En la lejanía divisó dos figuras que iban caminando a lo largo de la orilla hacía el embarcadero en el que estaba. Aunque lo único que deseaba era que volviesen sobre sus pasos, cada vez estaban más cerca. Y, a pesar de la intensidad de su furia, el mensaje telepático no causaba el menor efecto. Aquellas figuras no daban media vuelta…
Cuando ya estaban a unos cincuenta metros, más o menos, Isserley se dio cuenta de que las figuras correspondían a una vodsel y a un perro cuyo sexo no le era posible determinar. La vodsel era menuda y delicada, y vestía un chaquetón de piel de cordero y una falda verde. Tenía unas piernas tan flacas como palillos enfundadas en unas medias negras y calzadas con botas verdes de goma. El pelo de su cabeza era largo y espeso, y le revoloteaba por delante de la cara. Mientras iba caminando por entre las rocas llamó al perro por su nombre con una voz totalmente diferente a la de los vodsels machos.
El perro no iba desnudo. Llevaba puesto un abriguito de tela escocesa con cuadritos rojos. Mientras correteaba se bamboleaba, intentando mantener el equilibrio sobre las resbaladizas rocas y volviendo sin cesar la cabeza hacia la vodsel.

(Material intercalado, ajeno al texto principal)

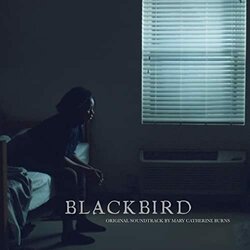 Blackbird Ścieżka dźwiękowa (Mary Catherine Burns) - Okładka CD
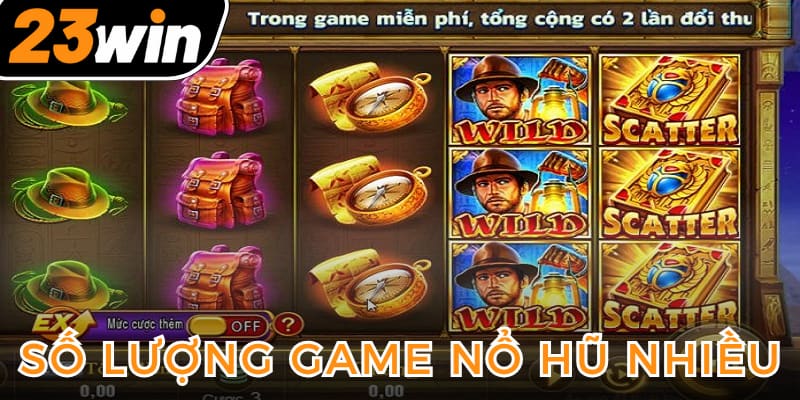 no-hu-23win-so-luong-game-nhieu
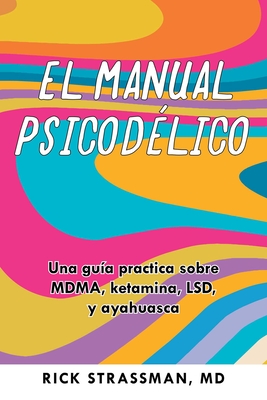 The Psychedelic Handbook: Una guía práctica y revisión histórica, médica y farmacológica de las principales sustancias psicodélicas: PSILOCIBINA, LSD, ... to Psychedelics & More) (Spanish Edition)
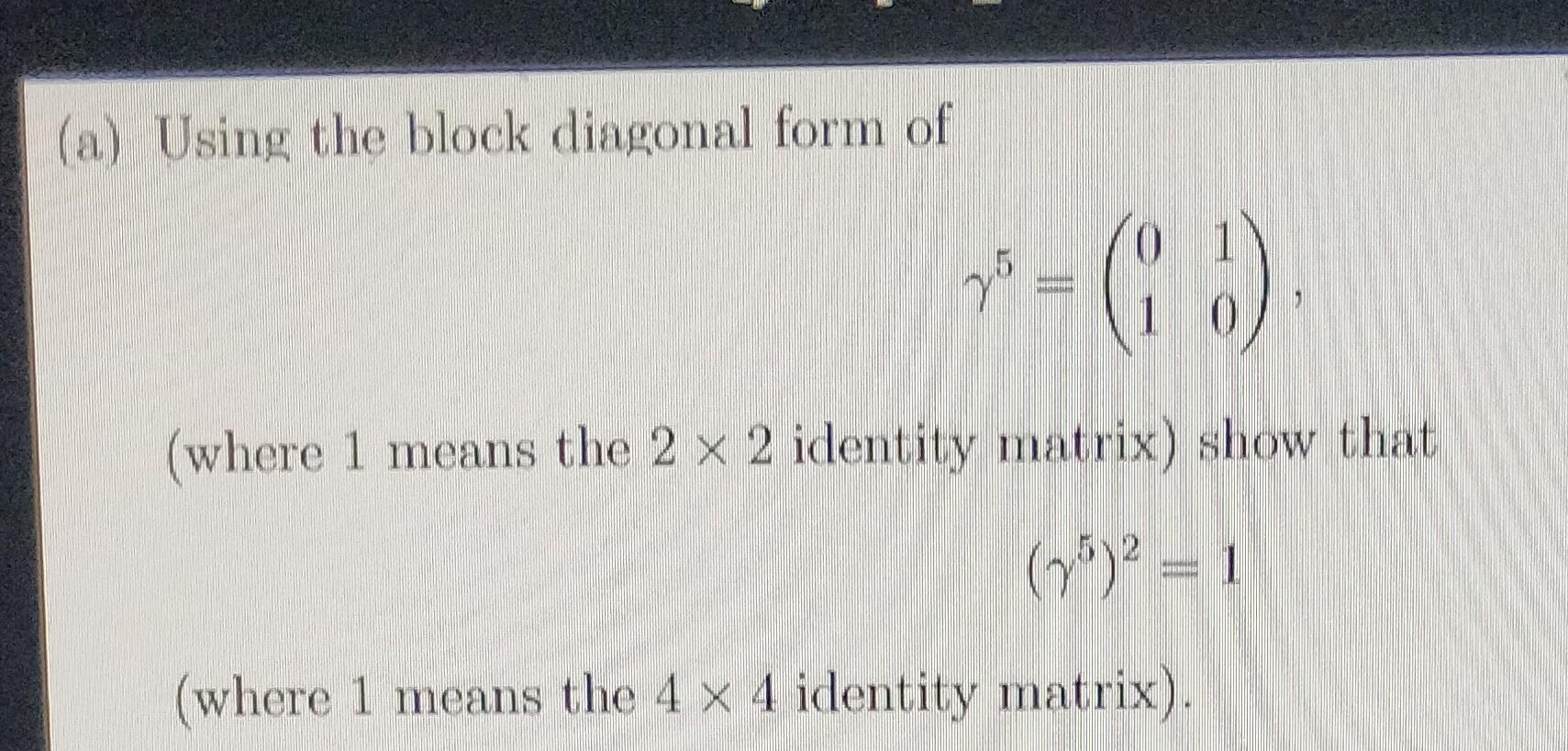 Solved (a) Using the block diagonal form of γ5=(0110) (where | Chegg.com
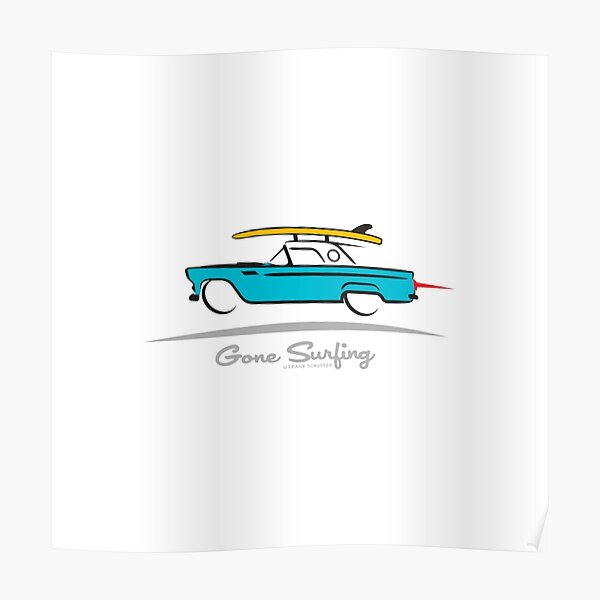 1955 Ford Thunderbird Gone Surfing Poster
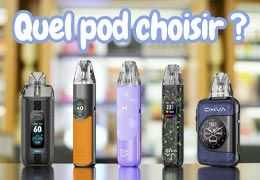 Quel pod OXVA choisir ? Guide comparatif pour trouver le vôtre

Por fin, cuando ya se habían acercado tanto que Isserley había pensado en ponerse las gafas, se detuvieron en seco. La vodsel saludó con la mano, luego se volvió y empezó a alejarse con el perro pegado a los talones.
Isserley respiró con alivio. Continuó mirando las nubes, mirando el mar.
Cuando pensó que por fin el coche se habría secado con el calor del sol, volvió a intentar ponerlo en marcha. El motor obedeció. Lo apagó. Se iría cuando se sintiera dispuesta.
Giró la cabeza hacia el asiento del acompañante y se puso a mirar la tapicería llena de agujeritos mientras apretaba la tecla, de la icpathua. Dos agujas plateadas atravesaron la tela y soltaron dos chorritos finos de líquido.
Isserley se recostó en su asiento, cerró los ojos y comenzó a gemir.